The Black Banners_ 9_11 and the War Against Al-Qaeda - Ali H. Soufan [34]
Named after its founder, Imam Abu Hanifa, Hanafi jurisprudence is known for its use of reason in legal opinions, and for its decentralized decision making. These two traits helped make Hanafis into the most tolerant of Sunnis, and explain the historical coexistence and mutual prosperity of Sunnis and other Muslims, as well as Hindus, Sikhs, and Jews.
The shift in Afghanistan came with the Soviet jihad (1979–1989), when Saudi money came pouring into the country and, with these funds, clerics who espoused the far more unyielding Wahhabi version of Sunni Islam. Wahhabism, the dominant form of Sunni Islam in Saudi Arabia, is seen either as indistinguishable from Salafi Islam (the name means “forefather,” and practice is ideally based on unadulterated, centuries-old principles) or as a more strictly fundamentalist branch of Salafiya. As more and more Wahhabi clerics gained influence, Wahhabism began to spread among Pashtuns. Particularly vulnerable and susceptible to its precepts were the illiterate and the poor, many of whom simply followed what the clerics told them. When Wahhabism mixed with the takfiri ideology popularized by Qutb, intolerance and extremism resulted, and the jihadi Salafi movement was born.

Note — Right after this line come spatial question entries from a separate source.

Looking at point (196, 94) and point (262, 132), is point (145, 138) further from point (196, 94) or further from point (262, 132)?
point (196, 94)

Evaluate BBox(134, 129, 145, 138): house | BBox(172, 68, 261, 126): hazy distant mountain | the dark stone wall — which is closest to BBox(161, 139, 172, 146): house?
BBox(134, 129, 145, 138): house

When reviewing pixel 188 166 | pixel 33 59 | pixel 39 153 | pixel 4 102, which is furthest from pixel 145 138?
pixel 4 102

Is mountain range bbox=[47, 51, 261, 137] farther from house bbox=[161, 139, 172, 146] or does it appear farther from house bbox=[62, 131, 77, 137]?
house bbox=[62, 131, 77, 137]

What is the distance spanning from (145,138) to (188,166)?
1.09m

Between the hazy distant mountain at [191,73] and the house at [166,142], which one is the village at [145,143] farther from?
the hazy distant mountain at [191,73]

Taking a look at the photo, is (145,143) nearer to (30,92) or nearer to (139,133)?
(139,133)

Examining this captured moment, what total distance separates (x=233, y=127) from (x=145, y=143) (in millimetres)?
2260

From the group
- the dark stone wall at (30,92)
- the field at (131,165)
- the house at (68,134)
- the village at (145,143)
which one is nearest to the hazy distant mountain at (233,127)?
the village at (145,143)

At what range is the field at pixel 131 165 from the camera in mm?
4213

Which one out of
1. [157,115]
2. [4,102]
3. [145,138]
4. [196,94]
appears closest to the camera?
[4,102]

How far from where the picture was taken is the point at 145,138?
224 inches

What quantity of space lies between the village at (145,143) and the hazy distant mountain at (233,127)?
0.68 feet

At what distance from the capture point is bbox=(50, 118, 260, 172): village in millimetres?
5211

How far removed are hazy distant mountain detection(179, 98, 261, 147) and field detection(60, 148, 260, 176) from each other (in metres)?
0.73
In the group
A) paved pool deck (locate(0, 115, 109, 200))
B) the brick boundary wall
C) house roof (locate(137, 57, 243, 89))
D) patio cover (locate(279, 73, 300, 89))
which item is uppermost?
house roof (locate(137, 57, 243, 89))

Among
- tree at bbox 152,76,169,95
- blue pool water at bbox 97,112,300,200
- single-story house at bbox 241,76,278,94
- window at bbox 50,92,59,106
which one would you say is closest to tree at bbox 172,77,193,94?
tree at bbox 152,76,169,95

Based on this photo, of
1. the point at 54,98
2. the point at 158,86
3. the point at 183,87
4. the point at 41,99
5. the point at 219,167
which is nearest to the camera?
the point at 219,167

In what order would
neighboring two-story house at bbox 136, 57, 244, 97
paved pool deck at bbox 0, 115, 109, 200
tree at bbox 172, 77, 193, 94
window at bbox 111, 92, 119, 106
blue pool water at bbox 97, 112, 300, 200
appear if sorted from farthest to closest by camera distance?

The appeal of an alliance between the Taliban and al-Qaeda was also based on a shared connection to (or, perhaps more accurately, a manipulation of) traditional Wahhabism. The Taliban had imposed their Pashtun tribal code, Pashtunwali, on the areas they controlled, and then labeled those laws Sharia law. In reality their pre-Islamic tribal laws, while having become infused with elements of Islam over the ages, did not accurately represent Islamic Sharia. The Taliban also lacked the Islamic scholars and jurisprudence to support what they were doing. Wahhabism, with its reverence for old traditions and ancient moral conduct, was the closest form of Islam to the Taliban’s religious interpretations, and so they relied on Wahhabi scholars for religious justification.
Al-Qaeda claims to be a Wahhabi group, and it mixes traditional Wahhabism with Salafi and takfiri ideas—popular among jihadists—to create its own brand of terror. With both al-Qaeda and the Taliban claiming similar interpretations of Islam, an alliance between them in many ways was a natural theological marriage. Of course, al-Qaeda and the Taliban practice versions of radical Islam that are very different from each other. Al-Qaeda, for example, doesn’t subjugate women to the same extent as the Taliban. And both al-Qaeda’s and the Taliban’s forms of Islam are very different from traditional Wahhabism as practiced in Saudi Arabia and the Gulf states.
After the Soviet Union withdrew from Afghanistan in 1989, it took the victorious mujahideen another three years to topple the Soviet-backed dictator President Muhammad Najibullah. Various mujahideen commanders now in charge subsequently took control of different parts of the country, and most ordinary fighters returned home; others went to madrassas to study Islam. The fighters who returned home eventually saw that the mujahideen commanders were as corrupt as the regime they had replaced, and that true Islam, as they understood it from the standpoint of their Saudi-funded madrassas, was not being practiced or enforced. Groups of fighters, led by Mullah Omar, the leader of one small madrassa, began to come together with the idea of taking control of the country.
They called themselves the Taliban, from talib, meaning “student,” particularly a student of Islam. Supported by Pakistan and endorsed by the governments of Saudi Arabia and the United Arab Emirates, Taliban groups began growing in size and imposing their ultrastrict version of Islam.